### Task
The lines below are to be quoted exactly, from the first through the one that contains "Support Systems Agar (from seaweed) Agarose".

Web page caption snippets
=== Begin Enclosure ===

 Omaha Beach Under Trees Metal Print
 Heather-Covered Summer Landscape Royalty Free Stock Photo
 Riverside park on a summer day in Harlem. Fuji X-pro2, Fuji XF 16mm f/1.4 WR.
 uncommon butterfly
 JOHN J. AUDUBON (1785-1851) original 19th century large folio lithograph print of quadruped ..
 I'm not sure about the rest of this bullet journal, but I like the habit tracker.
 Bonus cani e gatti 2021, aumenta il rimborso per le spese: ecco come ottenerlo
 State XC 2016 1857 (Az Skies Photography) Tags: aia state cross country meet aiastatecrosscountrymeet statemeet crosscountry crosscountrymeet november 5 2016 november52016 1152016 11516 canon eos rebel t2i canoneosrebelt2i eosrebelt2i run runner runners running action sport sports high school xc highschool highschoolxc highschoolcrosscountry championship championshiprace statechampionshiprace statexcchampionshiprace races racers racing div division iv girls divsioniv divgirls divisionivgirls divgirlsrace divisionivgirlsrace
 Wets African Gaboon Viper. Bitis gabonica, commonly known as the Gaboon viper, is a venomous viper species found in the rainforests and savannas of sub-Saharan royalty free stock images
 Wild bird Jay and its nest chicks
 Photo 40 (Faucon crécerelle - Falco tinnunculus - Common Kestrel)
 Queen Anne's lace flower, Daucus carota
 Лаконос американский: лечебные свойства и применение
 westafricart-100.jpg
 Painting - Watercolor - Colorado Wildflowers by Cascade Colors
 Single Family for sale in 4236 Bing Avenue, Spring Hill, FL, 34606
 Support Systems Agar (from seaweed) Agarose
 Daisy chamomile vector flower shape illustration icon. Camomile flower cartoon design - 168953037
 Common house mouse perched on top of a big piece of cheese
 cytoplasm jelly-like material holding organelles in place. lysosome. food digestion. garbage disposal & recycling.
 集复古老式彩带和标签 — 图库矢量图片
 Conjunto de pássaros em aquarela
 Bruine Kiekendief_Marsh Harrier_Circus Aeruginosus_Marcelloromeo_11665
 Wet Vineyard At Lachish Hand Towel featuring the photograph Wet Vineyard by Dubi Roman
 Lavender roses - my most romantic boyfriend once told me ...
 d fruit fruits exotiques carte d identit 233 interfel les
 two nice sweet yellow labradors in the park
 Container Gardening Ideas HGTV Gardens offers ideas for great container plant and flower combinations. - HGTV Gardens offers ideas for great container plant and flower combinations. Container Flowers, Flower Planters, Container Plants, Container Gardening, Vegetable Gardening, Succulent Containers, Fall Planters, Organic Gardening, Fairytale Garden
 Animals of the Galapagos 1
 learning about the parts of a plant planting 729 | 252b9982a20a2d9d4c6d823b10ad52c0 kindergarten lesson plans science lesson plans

=== End Enclosure ===

### Result below
 Omaha Beach Under Trees Metal Print
 Heather-Covered Summer Landscape Royalty Free Stock Photo
 Riverside park on a summer day in Harlem. Fuji X-pro2, Fuji XF 16mm f/1.4 WR.
 uncommon butterfly
 JOHN J. AUDUBON (1785-1851) original 19th century large folio lithograph print of quadruped ..
 I'm not sure about the rest of this bullet journal, but I like the habit tracker.
 Bonus cani e gatti 2021, aumenta il rimborso per le spese: ecco come ottenerlo
 State XC 2016 1857 (Az Skies Photography) Tags: aia state cross country meet aiastatecrosscountrymeet statemeet crosscountry crosscountrymeet november 5 2016 november52016 1152016 11516 canon eos rebel t2i canoneosrebelt2i eosrebelt2i run runner runners running action sport sports high school xc highschool highschoolxc highschoolcrosscountry championship championshiprace statechampionshiprace statexcchampionshiprace races racers racing div division iv girls divsioniv divgirls divisionivgirls divgirlsrace divisionivgirlsrace
 Wets African Gaboon Viper. Bitis gabonica, commonly known as the Gaboon viper, is a venomous viper species found in the rainforests and savannas of sub-Saharan royalty free stock images
 Wild bird Jay and its nest chicks
 Photo 40 (Faucon crécerelle - Falco tinnunculus - Common Kestrel)
 Queen Anne's lace flower, Daucus carota
 Лаконос американский: лечебные свойства и применение
 westafricart-100.jpg
 Painting - Watercolor - Colorado Wildflowers by Cascade Colors
 Single Family for sale in 4236 Bing Avenue, Spring Hill, FL, 34606
 Support Systems Agar (from seaweed) Agarose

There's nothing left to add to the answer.